*Task description:*
Every entry should be repeated exactly. Omit the pictures.

*Supplied data:*

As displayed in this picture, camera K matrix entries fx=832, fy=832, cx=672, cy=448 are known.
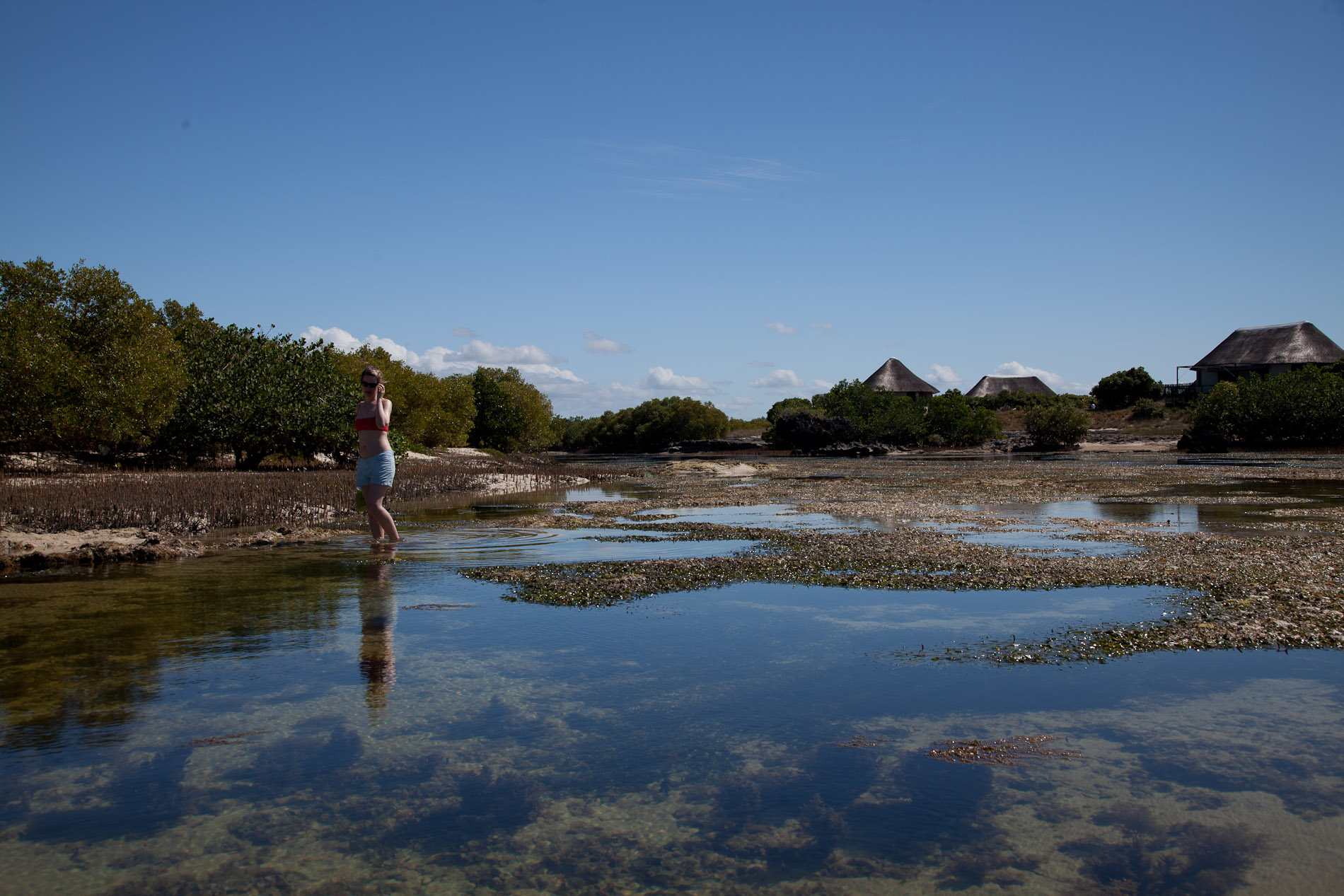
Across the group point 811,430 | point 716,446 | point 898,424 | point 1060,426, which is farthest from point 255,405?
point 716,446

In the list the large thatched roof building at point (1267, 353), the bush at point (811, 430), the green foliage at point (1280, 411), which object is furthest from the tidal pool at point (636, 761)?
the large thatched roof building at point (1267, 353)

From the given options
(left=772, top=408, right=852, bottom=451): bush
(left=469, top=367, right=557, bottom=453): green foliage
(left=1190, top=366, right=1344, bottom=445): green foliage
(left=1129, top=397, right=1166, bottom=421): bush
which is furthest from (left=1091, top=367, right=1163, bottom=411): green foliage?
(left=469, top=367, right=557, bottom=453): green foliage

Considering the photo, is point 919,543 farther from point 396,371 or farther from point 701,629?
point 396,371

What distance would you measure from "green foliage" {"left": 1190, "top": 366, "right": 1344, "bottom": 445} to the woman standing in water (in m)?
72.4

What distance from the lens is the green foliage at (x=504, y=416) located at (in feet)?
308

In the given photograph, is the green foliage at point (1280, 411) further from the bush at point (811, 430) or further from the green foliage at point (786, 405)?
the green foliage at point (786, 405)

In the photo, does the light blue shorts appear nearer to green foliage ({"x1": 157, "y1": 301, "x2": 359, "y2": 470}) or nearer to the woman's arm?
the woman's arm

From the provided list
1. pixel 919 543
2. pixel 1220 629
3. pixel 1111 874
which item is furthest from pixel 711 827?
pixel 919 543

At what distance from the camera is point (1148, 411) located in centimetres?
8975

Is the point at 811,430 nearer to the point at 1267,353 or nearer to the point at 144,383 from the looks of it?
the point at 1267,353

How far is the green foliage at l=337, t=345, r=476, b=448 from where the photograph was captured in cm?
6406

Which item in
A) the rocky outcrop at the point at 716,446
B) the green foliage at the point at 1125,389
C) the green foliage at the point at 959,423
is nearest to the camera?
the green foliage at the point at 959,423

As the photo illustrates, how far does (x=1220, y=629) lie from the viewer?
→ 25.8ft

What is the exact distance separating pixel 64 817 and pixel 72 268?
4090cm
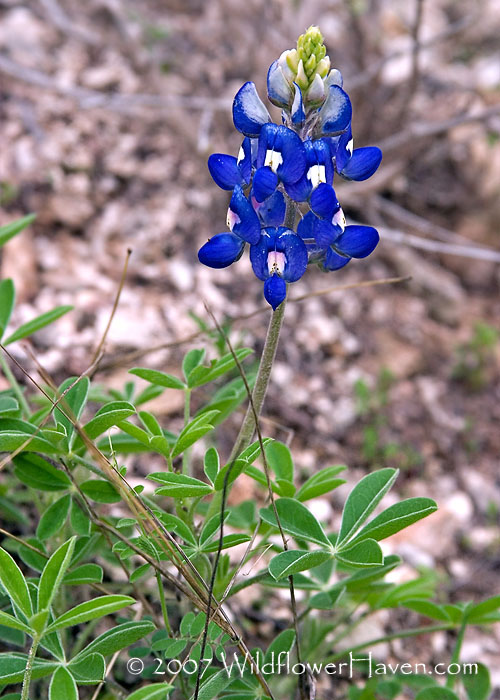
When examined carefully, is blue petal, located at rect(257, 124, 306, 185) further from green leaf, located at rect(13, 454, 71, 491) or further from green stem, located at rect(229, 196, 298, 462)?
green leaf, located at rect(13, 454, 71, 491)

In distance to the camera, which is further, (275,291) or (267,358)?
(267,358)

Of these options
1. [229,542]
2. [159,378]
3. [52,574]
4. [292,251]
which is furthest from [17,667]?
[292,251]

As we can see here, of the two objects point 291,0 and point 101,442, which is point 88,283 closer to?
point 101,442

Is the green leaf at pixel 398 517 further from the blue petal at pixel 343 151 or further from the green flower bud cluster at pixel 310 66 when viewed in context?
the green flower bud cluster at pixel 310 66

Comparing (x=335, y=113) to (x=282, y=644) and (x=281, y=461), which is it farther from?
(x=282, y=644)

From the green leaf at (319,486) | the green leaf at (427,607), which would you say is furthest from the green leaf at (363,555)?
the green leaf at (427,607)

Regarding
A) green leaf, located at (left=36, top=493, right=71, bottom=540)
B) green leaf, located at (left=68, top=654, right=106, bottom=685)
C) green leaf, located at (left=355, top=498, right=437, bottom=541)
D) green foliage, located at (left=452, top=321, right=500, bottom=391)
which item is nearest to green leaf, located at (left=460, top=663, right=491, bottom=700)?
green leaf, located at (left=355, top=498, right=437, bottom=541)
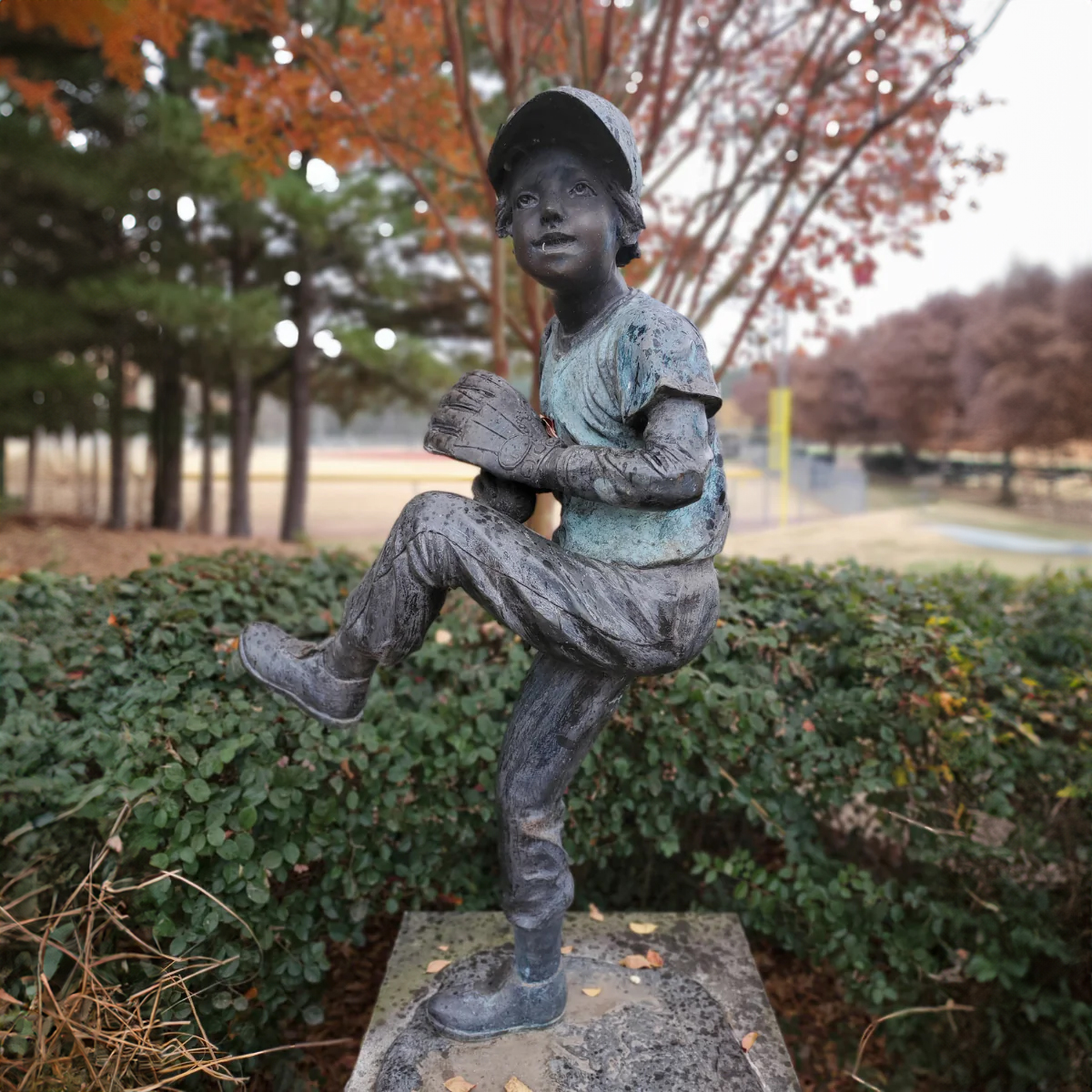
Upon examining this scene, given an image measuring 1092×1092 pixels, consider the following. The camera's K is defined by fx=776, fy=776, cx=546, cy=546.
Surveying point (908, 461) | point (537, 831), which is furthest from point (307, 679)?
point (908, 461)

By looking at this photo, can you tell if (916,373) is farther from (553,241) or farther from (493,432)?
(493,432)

*Exercise response:*
As displayed in this picture, camera K matrix entries fx=832, fy=832, cx=672, cy=448 are known.
Across the group point 811,430 | point 716,446 | point 898,424 | point 1060,426, which is farthest from point 255,405?
point 716,446

In the list the large thatched roof building at point (1267, 353), the bush at point (811, 430), the green foliage at point (1280, 411), which object is furthest from the tidal pool at point (636, 761)?
the large thatched roof building at point (1267, 353)

From the given options
(left=772, top=408, right=852, bottom=451): bush
(left=469, top=367, right=557, bottom=453): green foliage
(left=1190, top=366, right=1344, bottom=445): green foliage
(left=1129, top=397, right=1166, bottom=421): bush
which is furthest from (left=1091, top=367, right=1163, bottom=411): green foliage?
(left=469, top=367, right=557, bottom=453): green foliage

Considering the photo, is point 919,543 farther from point 396,371 or farther from point 701,629?
point 396,371

What distance would you measure from "green foliage" {"left": 1190, "top": 366, "right": 1344, "bottom": 445} to the woman standing in water (in m)?
72.4

What distance from the lens is the green foliage at (x=504, y=416) located at (in feet)?
308

In the given photograph, is the green foliage at point (1280, 411) further from the bush at point (811, 430) or further from the green foliage at point (786, 405)?
the green foliage at point (786, 405)

In the photo, does the light blue shorts appear nearer to green foliage ({"x1": 157, "y1": 301, "x2": 359, "y2": 470}) or nearer to the woman's arm?
the woman's arm

From the provided list
1. pixel 919 543
2. pixel 1220 629
3. pixel 1111 874
which item is furthest from pixel 711 827?
pixel 919 543

At what distance from the camera is point (1148, 411) located in centimetres?
8975

Is the point at 811,430 nearer to the point at 1267,353 or nearer to the point at 144,383 from the looks of it?
the point at 1267,353

How far is the green foliage at l=337, t=345, r=476, b=448 from where the photograph was captured in cm?
6406

Which item in
A) the rocky outcrop at the point at 716,446
B) the green foliage at the point at 1125,389
C) the green foliage at the point at 959,423
is nearest to the camera?
the green foliage at the point at 959,423

As the photo illustrates, how far does (x=1220, y=629) lie from the viewer?
→ 25.8ft

What is the exact distance separating pixel 64 817 and pixel 72 268?
4090cm
When examined carefully, is blue petal, located at rect(257, 124, 306, 185) further from green leaf, located at rect(13, 454, 71, 491) or further from green stem, located at rect(229, 196, 298, 462)?
green leaf, located at rect(13, 454, 71, 491)

In distance to the camera, which is further, (275,291) or (267,358)?
(267,358)

Of these options
1. [229,542]
2. [159,378]
3. [52,574]
4. [292,251]
which is furthest from [17,667]?
[292,251]

As we can see here, of the two objects point 291,0 and point 101,442, which is point 88,283 closer to?
point 101,442

Is the green leaf at pixel 398 517 further from the blue petal at pixel 343 151 or further from the green flower bud cluster at pixel 310 66 when viewed in context?
the green flower bud cluster at pixel 310 66

Comparing (x=335, y=113) to (x=282, y=644) and (x=281, y=461), which is it farther from?
(x=282, y=644)

From the green leaf at (319,486) | the green leaf at (427,607), which would you say is furthest from the green leaf at (363,555)?
the green leaf at (427,607)

Regarding
A) green leaf, located at (left=36, top=493, right=71, bottom=540)
B) green leaf, located at (left=68, top=654, right=106, bottom=685)
C) green leaf, located at (left=355, top=498, right=437, bottom=541)
D) green foliage, located at (left=452, top=321, right=500, bottom=391)
which item is nearest to green leaf, located at (left=460, top=663, right=491, bottom=700)?
green leaf, located at (left=355, top=498, right=437, bottom=541)
Upon examining this scene, given an image measuring 1092×1092 pixels, consider the following. The camera's K is defined by fx=776, fy=776, cx=546, cy=546.
Surveying point (908, 461) | point (537, 831), which is furthest from point (307, 679)?
point (908, 461)

By looking at this photo, can you tell if (916,373) is farther from (553,241) or farther from (493,432)?
(493,432)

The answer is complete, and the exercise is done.